За сколько рублей был куплен палас в большую комнату, согласно отрывку из дневника?

:: ФРАГМЕНТ СТРАНИЦЫ ::
------

Дмитрий Каралис - Автопортрет
- Поднимай вверх руку, держи пирамиду над головой и крутись медленно. А я со стула карандашом прямую линию по ней поведу.
Гениально! Вроде, как деталь в токарном станке крутится, а по ней резцом-карандашом риску ведут. Я кручусь, она стоит на стуле и, прижав карандаш к носу, ведет линию. Провела по пирамиде две параллельные линии, развернула ватман и руки потирает: "Так, теперь мы это вырежем!" Я понял, что спать не придется, и надел брюки.
К утру два лекала из картона мы сделали. И два берета Ольга сшила.
И пошло-поехало! Я крою - Ольга строчит на машинке. На ночь я перебираюсь на кухню - пишу роман. Ольга продолжает шить. Утром я сплю до десяти, потом крою по лекалам (сделал их из пластика, купил огромные портновские ножницы), вырезаю донышки, боковины-тульи, околыши... Приходит с работы Ольга, мы с Максимом кормим ее обедом, она чуток отдыхает и садится за машинку.
А уволился я потому, что надоело. И книга скоро выйти должна, и береты ощутимый заработок дают - мы на пике моды оказались.
Прощай, гараж! Пустился я в открытое плавание...
10 марта 1988г.
Андрей Смоляров. сказал мне доверительно, что меня записали в антисемиты - якобы я вел соответствующие разговоры в Союзе писателей среди друзей.
Какая чушь...
17 марта 1988 г.
Шьем береты. Доходы - 3 000 руб.
Купили палас в большую комнату за 400 рублей, Максим по нему ползает и катает машинки. Я лег рядом, раскинул руки и подумал: "Сбылась мечта идиота".
Второй день пытаюсь сидеть за машинкой, но ничего не получается голова забита другим: купить сукно, раскроить его, раскроить кожу, съездить за ней на фабрику им. Бебеля, приготовить обед, постирать... Я веду сейчас хозяйство. Ольга шьет и продает береты на Некрасовском рынке в кооперативном отделе.
Отрывки из дневников академика Вернадского во вчерашней "Литературной газете" - интересные мысли.
Вчера приезжал Толик Мотальский из Зеленогорска, обедали, говорили. Я налил ему водки к борщу и вскоре пожалел об этом. Ведь знал, что разболтается, но так просилась стопка водки к дымящемуся борщу, соленым груздям с лучком, маринованным помидорам, что рука сама потянулась за бутылкой в холодильник. И голова не смогла ее удержать. В результате Толик выпил всю бутылку (не прятать же ее обратно), расчихался и раскашлялся, уронил очки в добавочную порцию борща, поучил меня жизни, назвал дурой и уехал дальше по университетским друзьям, заняв у меня денег на такси и покупку рубероида.

------

:: ВЫБОРКА СТРОК ::
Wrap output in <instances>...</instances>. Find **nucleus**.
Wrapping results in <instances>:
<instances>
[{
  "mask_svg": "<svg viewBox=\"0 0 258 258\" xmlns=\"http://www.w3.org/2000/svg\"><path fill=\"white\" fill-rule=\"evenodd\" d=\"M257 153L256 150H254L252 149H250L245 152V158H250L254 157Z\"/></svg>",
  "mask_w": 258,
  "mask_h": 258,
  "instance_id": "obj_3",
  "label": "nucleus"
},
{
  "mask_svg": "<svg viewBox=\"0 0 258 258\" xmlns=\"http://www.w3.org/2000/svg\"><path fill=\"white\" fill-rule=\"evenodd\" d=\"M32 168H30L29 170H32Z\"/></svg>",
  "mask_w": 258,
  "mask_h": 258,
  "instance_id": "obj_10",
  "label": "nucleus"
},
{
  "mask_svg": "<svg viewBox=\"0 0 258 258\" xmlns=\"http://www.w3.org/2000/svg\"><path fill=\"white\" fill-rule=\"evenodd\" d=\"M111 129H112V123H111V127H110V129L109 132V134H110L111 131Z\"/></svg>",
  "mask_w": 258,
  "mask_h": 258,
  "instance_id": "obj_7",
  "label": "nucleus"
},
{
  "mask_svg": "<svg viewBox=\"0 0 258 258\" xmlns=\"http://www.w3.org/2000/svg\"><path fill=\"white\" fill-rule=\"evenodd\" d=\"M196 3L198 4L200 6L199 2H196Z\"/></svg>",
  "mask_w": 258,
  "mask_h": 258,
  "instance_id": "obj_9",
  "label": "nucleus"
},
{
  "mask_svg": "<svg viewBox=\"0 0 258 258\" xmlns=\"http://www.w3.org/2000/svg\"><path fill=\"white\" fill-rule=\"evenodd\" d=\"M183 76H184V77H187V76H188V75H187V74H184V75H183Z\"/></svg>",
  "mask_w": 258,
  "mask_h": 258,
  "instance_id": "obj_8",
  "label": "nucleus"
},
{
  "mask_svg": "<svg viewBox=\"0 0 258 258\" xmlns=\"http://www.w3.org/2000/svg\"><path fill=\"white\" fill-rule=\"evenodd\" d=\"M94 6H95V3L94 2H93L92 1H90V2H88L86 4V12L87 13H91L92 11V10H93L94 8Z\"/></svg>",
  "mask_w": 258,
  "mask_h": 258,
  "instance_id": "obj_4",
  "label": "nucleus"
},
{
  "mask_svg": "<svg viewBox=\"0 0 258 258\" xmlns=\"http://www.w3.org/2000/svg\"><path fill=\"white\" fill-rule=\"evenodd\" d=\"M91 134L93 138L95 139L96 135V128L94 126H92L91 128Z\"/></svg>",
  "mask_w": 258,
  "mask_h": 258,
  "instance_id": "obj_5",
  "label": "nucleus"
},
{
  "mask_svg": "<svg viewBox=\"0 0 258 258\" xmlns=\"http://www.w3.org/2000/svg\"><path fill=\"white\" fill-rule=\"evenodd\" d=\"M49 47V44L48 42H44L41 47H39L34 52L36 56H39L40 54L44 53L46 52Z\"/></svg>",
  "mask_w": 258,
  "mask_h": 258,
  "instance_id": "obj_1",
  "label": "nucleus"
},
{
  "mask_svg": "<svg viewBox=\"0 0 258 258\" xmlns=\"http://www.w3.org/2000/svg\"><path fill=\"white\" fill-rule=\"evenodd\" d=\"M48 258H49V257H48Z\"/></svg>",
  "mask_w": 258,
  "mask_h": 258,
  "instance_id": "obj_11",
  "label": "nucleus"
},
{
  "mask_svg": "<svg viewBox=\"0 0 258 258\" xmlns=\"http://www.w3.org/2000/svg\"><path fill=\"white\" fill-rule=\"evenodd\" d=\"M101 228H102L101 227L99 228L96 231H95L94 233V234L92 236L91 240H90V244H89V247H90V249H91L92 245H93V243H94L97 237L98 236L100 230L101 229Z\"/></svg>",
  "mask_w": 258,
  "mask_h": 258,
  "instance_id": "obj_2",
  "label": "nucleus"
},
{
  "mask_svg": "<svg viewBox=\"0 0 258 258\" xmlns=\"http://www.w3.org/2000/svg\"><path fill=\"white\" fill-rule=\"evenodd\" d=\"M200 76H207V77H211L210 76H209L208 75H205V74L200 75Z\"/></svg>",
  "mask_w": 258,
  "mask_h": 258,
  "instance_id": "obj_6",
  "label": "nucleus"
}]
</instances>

------

:: ОТВЕТ НА ЗАДАНИЕ ::
Палас купили за 400 рублей.